» **REQUIRED TASK 1**:
Answer these questions about the forum thread on stumbling horses below:
(a) What did the first poster start the horse on because he seemed stiff?
(b) What is the name of Mack Mackenzie's mustang?
(c) According to smrobs, what do horses kept all their lives in a flat paddock or stall begin to think?
— BEGIN SELECTED EXCERPT —
My boy stumbled alot when I first got him- usually at a walk. Have been working with the farrier and he has been bringing my guys heels up which has helped a lot. The farrier thinks some of his stumbling was pain from stones, etc since he was so far back on his heels he was getting stone bruises. I also started him on Cortaflex, since he seemed stiff. But sometimes I think he just does not pay attention to where he is going!


----------



## Mack Mackenzie (May 17, 2011)

My mustang Jack has been thru "the clumsies" a couple times.

The first time, he was having a problem with being very forward. We spent a lot of time working on getting his hind feet to cross up under him and getting his weight back over his hind. As one of the other commentators mentioned, a lot of it was building up strength in his hind.

The second time was definitely a question of distractedness. He was spending most of his time paying attention to anything except his job and I wasn't giving him enough support. By working on getting him with me, building his confidence and keeping his attention busy and focussed, we eventually worked our way to where he's pretty good now.


----------



## smrobs (Jul 30, 2008)

This is a pretty common problem among horses who spent their entire lives on flat, grassy areas like many horses do. If they spend all their lives in a flat paddock or in a stall and are never ridden out of an arena or a track, they begin to think that the entire world is flat and smooth. Then when they end up in an area with rocks or holes or even mild hills, they don't know how to adjust and that results in stumbling.
— END SELECTED EXCERPT —
— BEGIN DATA RECORDS —
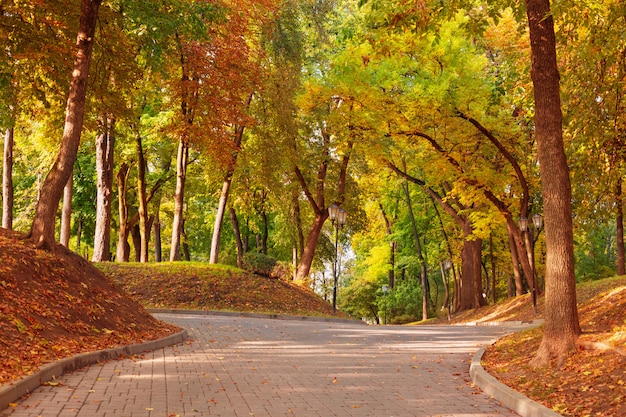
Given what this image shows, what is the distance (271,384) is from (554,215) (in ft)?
14.9

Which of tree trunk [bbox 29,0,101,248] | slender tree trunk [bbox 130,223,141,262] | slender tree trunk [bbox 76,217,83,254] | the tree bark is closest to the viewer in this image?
tree trunk [bbox 29,0,101,248]

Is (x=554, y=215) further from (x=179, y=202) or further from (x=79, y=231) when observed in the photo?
(x=79, y=231)

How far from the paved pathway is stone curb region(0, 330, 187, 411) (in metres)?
0.12

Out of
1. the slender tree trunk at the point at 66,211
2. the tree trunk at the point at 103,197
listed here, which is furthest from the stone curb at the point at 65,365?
the tree trunk at the point at 103,197

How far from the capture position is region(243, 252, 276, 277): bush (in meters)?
28.7

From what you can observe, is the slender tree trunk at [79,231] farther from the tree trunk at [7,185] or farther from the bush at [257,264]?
the bush at [257,264]

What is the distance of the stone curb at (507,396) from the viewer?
6.61m

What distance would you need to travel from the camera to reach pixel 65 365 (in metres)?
8.62

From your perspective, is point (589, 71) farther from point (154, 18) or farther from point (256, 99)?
point (256, 99)

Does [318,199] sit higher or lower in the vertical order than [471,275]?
higher

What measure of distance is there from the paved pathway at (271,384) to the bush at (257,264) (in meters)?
14.4

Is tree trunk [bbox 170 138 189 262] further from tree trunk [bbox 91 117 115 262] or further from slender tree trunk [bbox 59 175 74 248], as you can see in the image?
slender tree trunk [bbox 59 175 74 248]

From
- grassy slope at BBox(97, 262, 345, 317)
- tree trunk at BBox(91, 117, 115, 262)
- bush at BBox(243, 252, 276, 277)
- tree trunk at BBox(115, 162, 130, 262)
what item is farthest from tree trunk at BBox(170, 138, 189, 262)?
tree trunk at BBox(115, 162, 130, 262)

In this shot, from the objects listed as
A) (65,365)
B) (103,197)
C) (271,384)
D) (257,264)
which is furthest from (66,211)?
(271,384)
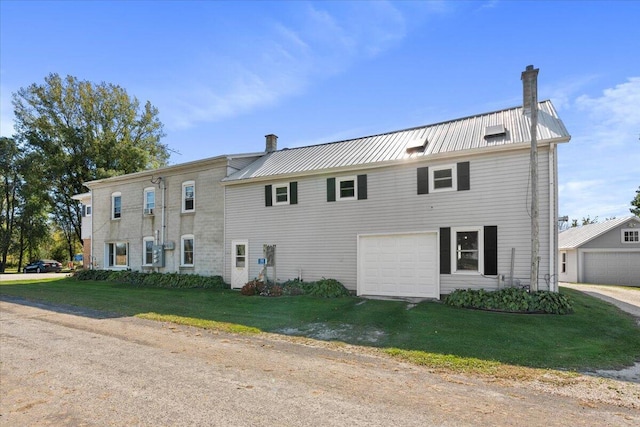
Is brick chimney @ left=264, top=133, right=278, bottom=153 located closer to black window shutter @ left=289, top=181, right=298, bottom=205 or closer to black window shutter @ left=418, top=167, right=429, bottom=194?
black window shutter @ left=289, top=181, right=298, bottom=205

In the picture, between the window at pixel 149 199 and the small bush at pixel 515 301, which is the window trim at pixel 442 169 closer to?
the small bush at pixel 515 301

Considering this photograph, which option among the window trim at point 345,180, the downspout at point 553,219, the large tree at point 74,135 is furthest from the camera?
the large tree at point 74,135

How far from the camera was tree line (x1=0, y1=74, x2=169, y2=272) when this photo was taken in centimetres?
3209

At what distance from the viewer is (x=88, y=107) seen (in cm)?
3372

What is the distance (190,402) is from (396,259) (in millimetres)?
9388

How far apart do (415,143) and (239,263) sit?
901 cm

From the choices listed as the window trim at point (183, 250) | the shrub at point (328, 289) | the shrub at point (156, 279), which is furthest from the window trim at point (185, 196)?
the shrub at point (328, 289)

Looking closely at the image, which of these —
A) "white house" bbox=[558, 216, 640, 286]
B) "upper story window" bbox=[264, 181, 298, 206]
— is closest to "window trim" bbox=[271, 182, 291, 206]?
"upper story window" bbox=[264, 181, 298, 206]

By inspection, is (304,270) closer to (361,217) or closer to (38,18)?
(361,217)

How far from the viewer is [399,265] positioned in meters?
12.5

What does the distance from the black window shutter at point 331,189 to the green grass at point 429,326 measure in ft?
12.8

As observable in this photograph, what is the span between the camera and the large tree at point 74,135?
32062 millimetres

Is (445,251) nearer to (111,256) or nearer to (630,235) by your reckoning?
(630,235)

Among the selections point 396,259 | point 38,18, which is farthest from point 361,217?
point 38,18
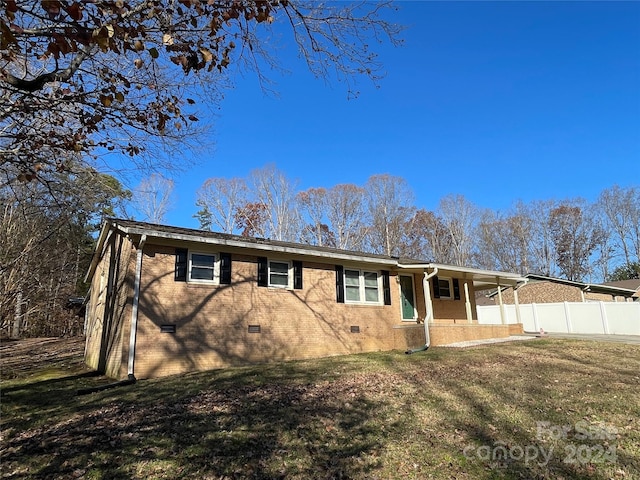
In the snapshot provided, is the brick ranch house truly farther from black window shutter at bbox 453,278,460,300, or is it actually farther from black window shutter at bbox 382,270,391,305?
black window shutter at bbox 453,278,460,300

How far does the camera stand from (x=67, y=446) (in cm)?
506

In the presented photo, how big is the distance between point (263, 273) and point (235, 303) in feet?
4.16

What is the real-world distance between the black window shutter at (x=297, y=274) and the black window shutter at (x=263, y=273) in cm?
96

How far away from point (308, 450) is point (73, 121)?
6.06 meters

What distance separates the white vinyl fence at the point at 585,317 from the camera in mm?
20219

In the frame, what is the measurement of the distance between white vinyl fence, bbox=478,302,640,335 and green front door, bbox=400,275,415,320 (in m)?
9.31

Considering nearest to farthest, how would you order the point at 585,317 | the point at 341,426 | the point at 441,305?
the point at 341,426
the point at 441,305
the point at 585,317

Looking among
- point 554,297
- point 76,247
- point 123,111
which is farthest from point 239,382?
point 554,297

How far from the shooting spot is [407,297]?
16.2m

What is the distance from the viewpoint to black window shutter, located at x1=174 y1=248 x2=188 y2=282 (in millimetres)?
10648

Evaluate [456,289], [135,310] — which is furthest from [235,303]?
[456,289]

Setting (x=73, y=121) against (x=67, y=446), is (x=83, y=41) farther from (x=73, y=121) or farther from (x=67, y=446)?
(x=67, y=446)

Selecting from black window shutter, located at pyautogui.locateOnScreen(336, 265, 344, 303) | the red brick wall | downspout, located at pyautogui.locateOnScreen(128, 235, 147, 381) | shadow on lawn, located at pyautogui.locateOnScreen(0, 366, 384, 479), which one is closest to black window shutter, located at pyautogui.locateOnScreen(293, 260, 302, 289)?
the red brick wall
— END DATA RECORDS —
» **REQUIRED TASK 2**: Find every line of the listing above that contains the string "listed", treating uppercase and lowercase as different, and copy each of those lines.

» **RESPONSE 1**:
(a) Cortaflex
(b) Jack
(c) That the entire world is flat and smooth

» **RESPONSE 2**:
listed here, which is furthest from the stone curb at the point at 65,365?
In this shot, from the objects listed as
From the choices listed as the window trim at point (183, 250) | the shrub at point (328, 289) | the shrub at point (156, 279), which is furthest from the window trim at point (185, 196)?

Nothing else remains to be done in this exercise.